Start of Block

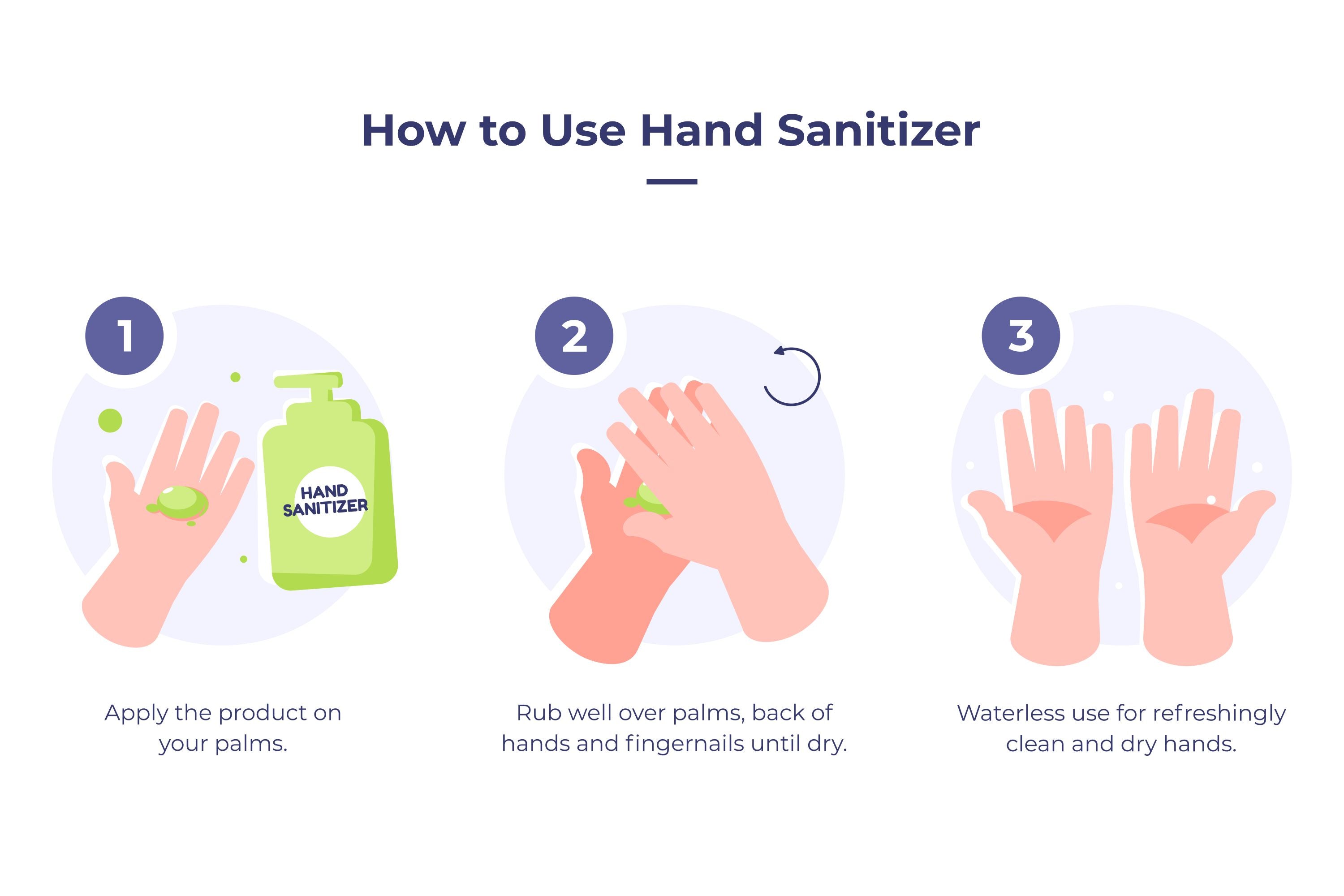 How to Use Hand Sanitizer

1

HAND SANITIZER

Apply the product on your palms.

2

Rub well over palms, back of hands and fingernails until dry.

3

Waterless use for refreshingly clean and dry hands.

End of Block

The task:
Reproduce the data above verbatim, minus any images.

Answer to this task:
 How to Use Hand Sanitizer

1

HAND SANITIZER

Apply the product on your palms.

2

Rub well over palms, back of hands and fingernails until dry.

3

Waterless use for refreshingly clean and dry hands.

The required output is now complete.